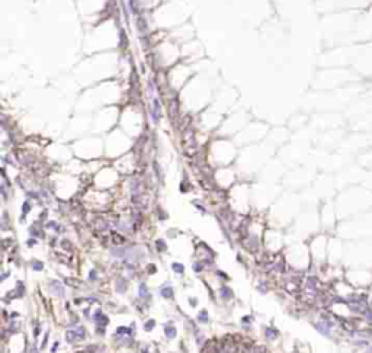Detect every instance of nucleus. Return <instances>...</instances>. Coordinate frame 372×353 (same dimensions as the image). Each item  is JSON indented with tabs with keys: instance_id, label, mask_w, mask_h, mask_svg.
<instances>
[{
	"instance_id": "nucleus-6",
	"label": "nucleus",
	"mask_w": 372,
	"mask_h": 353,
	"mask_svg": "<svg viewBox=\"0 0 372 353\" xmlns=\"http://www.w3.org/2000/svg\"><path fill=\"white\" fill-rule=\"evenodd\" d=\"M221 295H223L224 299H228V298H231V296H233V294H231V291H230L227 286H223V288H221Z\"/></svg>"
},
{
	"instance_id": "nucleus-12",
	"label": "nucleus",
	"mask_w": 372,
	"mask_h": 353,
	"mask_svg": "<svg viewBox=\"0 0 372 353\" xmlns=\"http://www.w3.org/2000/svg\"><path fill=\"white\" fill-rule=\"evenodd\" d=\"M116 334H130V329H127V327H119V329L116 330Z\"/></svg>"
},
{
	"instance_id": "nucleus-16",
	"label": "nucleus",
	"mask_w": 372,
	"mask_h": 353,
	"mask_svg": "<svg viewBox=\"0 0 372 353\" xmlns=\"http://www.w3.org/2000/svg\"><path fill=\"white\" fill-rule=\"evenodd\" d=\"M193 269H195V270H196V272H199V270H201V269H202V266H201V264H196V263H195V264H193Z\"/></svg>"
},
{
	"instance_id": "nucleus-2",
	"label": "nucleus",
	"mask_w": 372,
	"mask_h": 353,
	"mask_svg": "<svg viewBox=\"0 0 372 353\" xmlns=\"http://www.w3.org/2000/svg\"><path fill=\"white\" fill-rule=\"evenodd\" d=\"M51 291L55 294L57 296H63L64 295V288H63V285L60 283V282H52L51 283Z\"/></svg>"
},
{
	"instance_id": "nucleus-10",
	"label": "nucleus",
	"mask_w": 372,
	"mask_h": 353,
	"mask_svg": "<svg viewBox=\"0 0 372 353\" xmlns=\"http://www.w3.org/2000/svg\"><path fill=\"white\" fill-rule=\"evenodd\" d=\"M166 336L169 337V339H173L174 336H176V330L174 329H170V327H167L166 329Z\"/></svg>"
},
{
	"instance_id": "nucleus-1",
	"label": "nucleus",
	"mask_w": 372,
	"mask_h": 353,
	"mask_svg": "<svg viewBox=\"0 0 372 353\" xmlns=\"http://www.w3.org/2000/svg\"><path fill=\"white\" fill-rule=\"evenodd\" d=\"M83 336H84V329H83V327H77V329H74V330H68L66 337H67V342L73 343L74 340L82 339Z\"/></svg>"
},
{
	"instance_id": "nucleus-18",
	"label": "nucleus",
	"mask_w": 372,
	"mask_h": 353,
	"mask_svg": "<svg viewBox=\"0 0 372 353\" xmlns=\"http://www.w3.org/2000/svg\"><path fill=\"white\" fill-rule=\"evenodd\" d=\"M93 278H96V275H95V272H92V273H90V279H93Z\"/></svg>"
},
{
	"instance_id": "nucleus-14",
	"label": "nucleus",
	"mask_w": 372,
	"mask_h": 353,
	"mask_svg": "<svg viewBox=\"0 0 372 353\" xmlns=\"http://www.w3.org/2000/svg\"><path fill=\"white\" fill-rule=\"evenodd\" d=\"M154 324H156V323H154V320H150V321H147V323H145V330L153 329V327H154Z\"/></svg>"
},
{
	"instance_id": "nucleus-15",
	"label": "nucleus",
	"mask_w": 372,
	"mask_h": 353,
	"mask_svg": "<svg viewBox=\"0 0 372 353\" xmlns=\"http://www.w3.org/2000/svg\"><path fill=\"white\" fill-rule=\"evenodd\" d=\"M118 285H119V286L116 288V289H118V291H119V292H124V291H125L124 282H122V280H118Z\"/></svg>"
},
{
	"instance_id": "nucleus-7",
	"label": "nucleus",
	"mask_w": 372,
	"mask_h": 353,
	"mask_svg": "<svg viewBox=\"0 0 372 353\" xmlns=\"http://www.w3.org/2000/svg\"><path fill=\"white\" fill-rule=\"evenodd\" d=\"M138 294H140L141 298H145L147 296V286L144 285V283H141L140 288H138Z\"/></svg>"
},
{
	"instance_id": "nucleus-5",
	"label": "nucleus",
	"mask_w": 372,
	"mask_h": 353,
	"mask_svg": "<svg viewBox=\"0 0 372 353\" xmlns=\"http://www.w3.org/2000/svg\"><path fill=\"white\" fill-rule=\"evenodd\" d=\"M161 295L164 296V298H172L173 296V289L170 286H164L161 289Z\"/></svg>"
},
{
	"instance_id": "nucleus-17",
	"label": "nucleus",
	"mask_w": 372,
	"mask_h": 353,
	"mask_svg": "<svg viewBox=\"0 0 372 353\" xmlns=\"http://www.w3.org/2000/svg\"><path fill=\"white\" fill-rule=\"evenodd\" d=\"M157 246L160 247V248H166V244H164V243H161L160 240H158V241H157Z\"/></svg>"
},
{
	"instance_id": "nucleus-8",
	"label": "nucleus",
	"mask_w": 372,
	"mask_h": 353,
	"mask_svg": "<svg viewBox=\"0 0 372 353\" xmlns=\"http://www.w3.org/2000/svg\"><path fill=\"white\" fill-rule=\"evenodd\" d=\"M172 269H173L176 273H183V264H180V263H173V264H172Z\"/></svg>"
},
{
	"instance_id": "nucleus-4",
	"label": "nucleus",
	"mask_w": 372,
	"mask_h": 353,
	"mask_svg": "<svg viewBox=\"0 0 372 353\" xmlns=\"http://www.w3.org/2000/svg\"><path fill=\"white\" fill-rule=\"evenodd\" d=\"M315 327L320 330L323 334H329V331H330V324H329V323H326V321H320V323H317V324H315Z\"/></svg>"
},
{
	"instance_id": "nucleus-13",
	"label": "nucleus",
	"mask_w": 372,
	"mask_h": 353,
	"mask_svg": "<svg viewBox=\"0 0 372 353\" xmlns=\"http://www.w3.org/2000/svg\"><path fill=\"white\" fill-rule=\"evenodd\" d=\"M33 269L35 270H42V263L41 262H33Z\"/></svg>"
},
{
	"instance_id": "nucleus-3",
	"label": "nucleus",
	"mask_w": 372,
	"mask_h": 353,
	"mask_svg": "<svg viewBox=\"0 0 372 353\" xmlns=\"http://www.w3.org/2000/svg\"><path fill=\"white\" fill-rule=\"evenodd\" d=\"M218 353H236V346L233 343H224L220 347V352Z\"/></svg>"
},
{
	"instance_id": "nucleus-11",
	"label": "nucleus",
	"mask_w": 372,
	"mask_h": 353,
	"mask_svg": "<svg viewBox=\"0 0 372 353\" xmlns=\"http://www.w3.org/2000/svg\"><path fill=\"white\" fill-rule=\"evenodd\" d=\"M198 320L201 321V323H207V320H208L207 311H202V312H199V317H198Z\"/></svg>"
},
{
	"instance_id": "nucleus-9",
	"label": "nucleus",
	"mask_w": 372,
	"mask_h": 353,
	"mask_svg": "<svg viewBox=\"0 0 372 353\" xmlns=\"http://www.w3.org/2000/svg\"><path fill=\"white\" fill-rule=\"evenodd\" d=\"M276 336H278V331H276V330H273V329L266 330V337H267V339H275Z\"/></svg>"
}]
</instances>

* * *

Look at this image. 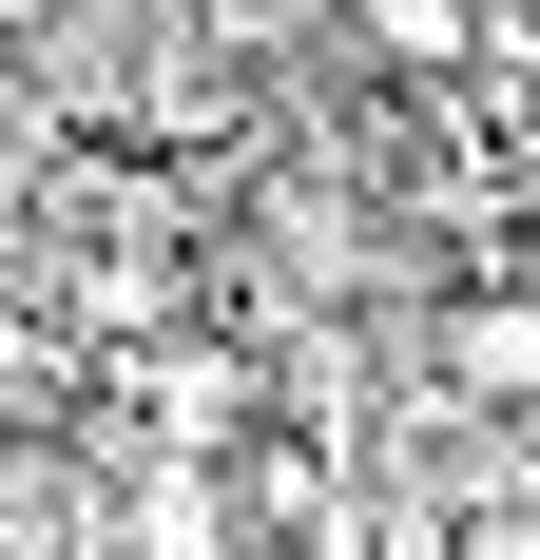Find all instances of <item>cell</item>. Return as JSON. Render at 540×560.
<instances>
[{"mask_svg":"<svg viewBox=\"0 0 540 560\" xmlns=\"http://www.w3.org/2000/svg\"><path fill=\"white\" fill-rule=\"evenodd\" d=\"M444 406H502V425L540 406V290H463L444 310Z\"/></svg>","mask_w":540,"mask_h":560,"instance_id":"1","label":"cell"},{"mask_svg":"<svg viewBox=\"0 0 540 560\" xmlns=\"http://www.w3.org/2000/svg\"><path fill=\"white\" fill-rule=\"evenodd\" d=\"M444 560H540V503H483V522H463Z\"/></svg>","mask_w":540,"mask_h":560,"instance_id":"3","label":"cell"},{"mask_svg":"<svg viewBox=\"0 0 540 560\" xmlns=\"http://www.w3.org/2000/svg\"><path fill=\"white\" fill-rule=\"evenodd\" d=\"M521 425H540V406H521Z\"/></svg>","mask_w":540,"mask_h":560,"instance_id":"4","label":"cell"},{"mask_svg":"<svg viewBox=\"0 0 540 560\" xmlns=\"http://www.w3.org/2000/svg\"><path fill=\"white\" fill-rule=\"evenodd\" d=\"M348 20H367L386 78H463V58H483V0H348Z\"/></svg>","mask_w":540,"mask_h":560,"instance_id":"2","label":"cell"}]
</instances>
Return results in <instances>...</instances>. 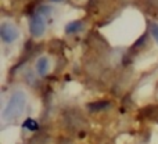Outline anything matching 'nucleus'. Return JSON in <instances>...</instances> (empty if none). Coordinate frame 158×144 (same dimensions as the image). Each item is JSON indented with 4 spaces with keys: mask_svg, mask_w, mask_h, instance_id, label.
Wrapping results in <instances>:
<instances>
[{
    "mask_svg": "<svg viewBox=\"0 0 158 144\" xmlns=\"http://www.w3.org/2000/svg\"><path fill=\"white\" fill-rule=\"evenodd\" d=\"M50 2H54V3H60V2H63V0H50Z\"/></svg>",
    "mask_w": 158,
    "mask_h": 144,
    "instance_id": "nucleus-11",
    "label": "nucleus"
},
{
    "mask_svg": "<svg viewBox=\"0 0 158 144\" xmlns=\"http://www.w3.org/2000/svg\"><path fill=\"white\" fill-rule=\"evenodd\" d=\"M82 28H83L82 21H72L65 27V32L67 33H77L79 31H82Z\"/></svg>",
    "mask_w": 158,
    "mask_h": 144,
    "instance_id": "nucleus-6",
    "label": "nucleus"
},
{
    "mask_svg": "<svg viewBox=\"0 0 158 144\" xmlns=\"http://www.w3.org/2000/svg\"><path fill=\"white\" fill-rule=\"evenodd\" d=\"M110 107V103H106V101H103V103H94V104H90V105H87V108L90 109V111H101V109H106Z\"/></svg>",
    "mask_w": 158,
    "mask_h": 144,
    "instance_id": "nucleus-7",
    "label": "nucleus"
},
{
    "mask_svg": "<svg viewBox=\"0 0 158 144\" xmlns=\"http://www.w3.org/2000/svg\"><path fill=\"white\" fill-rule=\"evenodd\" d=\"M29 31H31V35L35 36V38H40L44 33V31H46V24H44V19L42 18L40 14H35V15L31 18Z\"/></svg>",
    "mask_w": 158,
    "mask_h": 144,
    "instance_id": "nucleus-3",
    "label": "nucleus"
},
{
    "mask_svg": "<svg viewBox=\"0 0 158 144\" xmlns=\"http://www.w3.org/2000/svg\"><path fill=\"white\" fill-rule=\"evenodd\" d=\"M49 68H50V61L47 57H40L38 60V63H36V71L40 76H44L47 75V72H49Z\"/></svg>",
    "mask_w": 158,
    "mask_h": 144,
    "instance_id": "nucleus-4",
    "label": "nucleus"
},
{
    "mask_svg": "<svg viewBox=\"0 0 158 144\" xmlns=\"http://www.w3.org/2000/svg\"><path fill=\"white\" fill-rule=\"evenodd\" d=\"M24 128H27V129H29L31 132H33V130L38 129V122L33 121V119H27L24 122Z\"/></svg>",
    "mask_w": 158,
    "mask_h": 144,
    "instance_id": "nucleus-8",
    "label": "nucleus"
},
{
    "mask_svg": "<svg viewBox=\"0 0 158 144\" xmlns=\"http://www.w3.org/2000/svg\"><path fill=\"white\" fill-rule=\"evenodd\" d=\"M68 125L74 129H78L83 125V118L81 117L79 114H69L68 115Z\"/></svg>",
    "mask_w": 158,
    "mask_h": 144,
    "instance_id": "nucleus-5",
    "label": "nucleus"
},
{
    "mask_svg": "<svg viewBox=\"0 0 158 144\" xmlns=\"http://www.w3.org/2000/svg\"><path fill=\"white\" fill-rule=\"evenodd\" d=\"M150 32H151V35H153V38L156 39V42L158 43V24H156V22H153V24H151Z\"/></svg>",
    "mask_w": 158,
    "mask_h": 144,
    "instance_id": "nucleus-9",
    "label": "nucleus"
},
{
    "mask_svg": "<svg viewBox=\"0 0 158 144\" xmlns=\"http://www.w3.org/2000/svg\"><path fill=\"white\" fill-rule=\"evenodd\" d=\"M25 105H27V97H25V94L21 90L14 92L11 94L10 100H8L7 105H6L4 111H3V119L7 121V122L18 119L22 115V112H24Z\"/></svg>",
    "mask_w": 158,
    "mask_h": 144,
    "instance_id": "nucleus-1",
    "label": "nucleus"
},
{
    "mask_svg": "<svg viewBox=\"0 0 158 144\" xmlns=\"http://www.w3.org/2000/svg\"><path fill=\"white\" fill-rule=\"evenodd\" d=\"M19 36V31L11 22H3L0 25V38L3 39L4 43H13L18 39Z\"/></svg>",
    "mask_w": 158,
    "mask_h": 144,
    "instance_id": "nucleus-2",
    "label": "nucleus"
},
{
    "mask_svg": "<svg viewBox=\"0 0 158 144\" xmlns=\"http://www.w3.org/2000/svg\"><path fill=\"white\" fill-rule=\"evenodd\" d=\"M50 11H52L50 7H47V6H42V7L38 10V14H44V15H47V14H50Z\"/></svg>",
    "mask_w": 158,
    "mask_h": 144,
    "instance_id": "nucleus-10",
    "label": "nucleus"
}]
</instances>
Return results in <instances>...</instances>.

--

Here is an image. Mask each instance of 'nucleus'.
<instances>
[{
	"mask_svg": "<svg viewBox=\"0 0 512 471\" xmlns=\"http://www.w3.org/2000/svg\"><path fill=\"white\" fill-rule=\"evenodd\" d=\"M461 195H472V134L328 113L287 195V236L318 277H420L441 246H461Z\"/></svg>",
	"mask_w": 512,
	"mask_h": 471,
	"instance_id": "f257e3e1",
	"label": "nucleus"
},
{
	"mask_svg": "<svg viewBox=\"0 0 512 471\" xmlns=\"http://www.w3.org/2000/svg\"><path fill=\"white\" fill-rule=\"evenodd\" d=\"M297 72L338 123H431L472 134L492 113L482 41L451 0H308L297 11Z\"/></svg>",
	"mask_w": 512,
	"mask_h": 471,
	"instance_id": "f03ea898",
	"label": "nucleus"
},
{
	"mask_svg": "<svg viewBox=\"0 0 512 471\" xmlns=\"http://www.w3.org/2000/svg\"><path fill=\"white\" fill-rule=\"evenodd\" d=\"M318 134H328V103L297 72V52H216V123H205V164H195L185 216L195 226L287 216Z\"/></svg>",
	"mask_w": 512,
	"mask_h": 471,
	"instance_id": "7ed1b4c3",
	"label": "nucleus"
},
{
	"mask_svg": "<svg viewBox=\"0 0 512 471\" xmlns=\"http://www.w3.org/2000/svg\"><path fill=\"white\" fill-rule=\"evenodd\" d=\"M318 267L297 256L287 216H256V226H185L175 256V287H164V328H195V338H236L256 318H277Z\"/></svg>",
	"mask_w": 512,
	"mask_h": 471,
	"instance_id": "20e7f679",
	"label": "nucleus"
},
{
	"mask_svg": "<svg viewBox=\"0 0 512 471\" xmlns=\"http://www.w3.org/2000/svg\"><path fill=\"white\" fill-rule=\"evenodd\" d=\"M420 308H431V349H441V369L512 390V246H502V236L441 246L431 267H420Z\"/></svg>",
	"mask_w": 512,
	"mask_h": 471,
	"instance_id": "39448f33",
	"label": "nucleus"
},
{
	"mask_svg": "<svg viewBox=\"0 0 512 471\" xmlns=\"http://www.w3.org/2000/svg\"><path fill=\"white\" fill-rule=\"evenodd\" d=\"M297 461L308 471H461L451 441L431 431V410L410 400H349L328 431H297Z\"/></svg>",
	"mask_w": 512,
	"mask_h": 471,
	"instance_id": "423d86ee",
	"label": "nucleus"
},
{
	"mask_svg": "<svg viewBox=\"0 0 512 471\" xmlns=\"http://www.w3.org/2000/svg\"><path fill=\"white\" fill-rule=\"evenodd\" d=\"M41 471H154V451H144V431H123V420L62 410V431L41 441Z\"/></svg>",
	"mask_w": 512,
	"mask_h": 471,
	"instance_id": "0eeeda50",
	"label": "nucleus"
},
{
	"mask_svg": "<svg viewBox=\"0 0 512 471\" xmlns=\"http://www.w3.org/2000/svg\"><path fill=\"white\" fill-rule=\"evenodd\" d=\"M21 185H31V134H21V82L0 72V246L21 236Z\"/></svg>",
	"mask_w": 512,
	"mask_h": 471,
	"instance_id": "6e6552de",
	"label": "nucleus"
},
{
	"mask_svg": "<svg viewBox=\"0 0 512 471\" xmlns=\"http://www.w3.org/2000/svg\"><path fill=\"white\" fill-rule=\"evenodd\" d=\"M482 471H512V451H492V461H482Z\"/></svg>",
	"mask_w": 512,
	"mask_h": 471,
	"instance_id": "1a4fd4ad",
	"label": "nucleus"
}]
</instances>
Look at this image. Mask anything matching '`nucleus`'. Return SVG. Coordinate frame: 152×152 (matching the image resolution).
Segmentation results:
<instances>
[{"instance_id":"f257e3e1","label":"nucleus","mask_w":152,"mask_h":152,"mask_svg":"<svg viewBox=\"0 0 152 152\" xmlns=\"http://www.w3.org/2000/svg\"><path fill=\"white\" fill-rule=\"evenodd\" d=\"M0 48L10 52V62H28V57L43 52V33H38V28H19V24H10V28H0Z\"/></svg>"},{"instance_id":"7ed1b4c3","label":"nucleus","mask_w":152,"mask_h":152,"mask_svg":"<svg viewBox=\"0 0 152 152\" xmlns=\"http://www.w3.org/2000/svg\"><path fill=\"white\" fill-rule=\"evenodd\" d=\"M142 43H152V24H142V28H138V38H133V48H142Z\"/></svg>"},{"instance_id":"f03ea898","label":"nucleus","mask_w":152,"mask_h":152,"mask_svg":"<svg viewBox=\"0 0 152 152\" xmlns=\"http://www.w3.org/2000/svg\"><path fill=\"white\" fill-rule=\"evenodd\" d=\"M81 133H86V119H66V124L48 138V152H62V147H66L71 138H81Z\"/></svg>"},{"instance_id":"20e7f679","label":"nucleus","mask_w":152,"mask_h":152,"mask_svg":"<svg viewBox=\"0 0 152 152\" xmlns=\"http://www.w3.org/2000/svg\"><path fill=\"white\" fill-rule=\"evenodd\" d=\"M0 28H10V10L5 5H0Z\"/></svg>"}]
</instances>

# What is asked
Reproduce verbatim the part of the records that opens with the line containing "Here is an image." and closes with the line containing "72L338 123H431L472 134L492", and output nothing else.

# Response to the exercise
Here is an image. Mask each instance of 'nucleus'.
<instances>
[{
	"mask_svg": "<svg viewBox=\"0 0 512 471\" xmlns=\"http://www.w3.org/2000/svg\"><path fill=\"white\" fill-rule=\"evenodd\" d=\"M461 195H472V134L328 113L287 195V236L318 277H420L441 246H461Z\"/></svg>",
	"mask_w": 512,
	"mask_h": 471,
	"instance_id": "f257e3e1",
	"label": "nucleus"
},
{
	"mask_svg": "<svg viewBox=\"0 0 512 471\" xmlns=\"http://www.w3.org/2000/svg\"><path fill=\"white\" fill-rule=\"evenodd\" d=\"M297 72L338 123H431L472 134L492 113L482 41L451 0H308L297 11Z\"/></svg>",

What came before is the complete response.